**任务要求**
把记录中从含有“How large a”的那一行起，直到含有“point 274,625, point 64,564, point”的那一行为止（首尾两行都包括在内）的各行逐字照抄一遍，其余各行不要抄。

•••

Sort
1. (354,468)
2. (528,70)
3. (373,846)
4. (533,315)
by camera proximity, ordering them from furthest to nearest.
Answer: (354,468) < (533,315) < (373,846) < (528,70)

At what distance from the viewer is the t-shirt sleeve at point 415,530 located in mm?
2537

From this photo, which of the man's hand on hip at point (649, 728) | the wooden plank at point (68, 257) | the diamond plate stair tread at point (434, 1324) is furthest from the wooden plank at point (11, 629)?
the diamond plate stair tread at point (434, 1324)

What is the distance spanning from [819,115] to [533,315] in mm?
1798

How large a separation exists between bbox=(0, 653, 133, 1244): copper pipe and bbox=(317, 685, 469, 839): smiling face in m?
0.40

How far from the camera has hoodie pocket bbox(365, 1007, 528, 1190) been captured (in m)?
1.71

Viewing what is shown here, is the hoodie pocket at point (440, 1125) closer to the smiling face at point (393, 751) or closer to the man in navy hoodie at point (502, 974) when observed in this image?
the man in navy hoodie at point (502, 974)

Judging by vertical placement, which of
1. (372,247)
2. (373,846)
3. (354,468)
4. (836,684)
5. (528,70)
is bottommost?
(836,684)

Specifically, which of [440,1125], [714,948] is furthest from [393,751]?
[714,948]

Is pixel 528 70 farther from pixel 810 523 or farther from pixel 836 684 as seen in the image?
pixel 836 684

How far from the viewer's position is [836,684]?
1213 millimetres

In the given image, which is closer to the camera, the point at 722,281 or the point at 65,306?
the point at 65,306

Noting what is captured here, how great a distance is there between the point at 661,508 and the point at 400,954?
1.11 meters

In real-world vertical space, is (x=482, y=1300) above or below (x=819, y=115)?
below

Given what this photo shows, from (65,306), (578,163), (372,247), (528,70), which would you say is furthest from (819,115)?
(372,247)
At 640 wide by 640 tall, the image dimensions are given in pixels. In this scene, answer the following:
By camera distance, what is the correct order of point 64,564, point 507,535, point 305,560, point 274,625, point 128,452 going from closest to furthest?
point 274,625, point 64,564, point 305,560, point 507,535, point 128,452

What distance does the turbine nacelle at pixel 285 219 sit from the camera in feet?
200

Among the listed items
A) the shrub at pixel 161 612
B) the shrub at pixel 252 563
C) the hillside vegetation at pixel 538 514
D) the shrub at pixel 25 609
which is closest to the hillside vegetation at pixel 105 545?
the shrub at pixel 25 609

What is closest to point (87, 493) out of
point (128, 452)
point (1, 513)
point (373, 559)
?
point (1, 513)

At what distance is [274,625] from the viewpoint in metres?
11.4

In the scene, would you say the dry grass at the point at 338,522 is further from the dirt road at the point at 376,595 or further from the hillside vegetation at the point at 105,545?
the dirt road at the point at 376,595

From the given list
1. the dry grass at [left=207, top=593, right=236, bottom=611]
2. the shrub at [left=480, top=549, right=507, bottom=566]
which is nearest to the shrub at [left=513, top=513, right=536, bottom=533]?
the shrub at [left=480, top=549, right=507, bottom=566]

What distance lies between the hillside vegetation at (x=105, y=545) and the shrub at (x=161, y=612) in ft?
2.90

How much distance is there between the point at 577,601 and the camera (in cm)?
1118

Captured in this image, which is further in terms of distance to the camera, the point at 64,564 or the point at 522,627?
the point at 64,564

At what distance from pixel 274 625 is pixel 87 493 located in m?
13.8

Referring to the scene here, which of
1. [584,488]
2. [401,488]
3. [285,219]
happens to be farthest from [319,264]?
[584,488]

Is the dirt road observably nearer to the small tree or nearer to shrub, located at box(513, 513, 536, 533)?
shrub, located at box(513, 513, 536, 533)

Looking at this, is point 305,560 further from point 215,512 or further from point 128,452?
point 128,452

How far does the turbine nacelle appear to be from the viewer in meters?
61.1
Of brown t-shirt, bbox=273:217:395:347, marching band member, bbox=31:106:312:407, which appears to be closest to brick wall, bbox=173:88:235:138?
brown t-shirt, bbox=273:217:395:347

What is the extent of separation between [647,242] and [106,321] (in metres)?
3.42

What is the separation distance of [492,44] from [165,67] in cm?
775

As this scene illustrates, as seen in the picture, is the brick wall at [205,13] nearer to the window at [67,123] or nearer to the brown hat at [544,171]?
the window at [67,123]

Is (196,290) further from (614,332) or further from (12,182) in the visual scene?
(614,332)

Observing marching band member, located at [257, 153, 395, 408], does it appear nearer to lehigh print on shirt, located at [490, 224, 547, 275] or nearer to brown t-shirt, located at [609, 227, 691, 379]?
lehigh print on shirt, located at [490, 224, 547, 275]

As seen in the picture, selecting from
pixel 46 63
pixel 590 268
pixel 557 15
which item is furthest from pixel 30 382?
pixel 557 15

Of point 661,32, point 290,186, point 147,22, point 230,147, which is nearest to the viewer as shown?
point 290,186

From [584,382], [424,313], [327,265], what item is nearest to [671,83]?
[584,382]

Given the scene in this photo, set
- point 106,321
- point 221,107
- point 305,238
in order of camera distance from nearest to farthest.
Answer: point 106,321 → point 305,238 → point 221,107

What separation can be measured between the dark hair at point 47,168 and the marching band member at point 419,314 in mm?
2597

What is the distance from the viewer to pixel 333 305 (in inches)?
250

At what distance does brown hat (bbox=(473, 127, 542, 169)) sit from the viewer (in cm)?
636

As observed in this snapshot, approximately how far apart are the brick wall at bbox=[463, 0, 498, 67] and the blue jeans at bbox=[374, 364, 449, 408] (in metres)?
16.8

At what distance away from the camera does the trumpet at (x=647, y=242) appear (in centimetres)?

•••

**结果**
How large a separation exists between bbox=(0, 653, 133, 1244): copper pipe and bbox=(317, 685, 469, 839): smiling face in m?
0.40

How far from the camera has hoodie pocket bbox(365, 1007, 528, 1190) been captured (in m)?
1.71

Viewing what is shown here, is the hoodie pocket at point (440, 1125) closer to the smiling face at point (393, 751) or closer to the man in navy hoodie at point (502, 974) when observed in this image?
the man in navy hoodie at point (502, 974)

Judging by vertical placement, which of
1. (372,247)
2. (373,846)
3. (354,468)
4. (836,684)
5. (528,70)
is bottommost?
(836,684)

Specifically, which of [440,1125], [714,948] is furthest from [393,751]?
[714,948]

Is pixel 528 70 farther from pixel 810 523 or farther from pixel 836 684 as seen in the image?
pixel 836 684

How far from the viewer's position is [836,684]?
1213 millimetres

In the given image, which is closer to the camera, the point at 722,281 or the point at 65,306?
the point at 65,306

Noting what is captured here, how great a distance is there between the point at 661,508 and the point at 400,954?
1.11 meters

In real-world vertical space, is (x=482, y=1300) above or below (x=819, y=115)?
below

Given what this photo shows, from (65,306), (578,163), (372,247), (528,70), which would you say is furthest from (819,115)?
(372,247)
At 640 wide by 640 tall, the image dimensions are given in pixels. In this scene, answer the following:
By camera distance, what is the correct order of point 64,564, point 507,535, point 305,560, point 274,625, point 128,452 going from closest to furthest?
point 274,625, point 64,564, point 305,560, point 507,535, point 128,452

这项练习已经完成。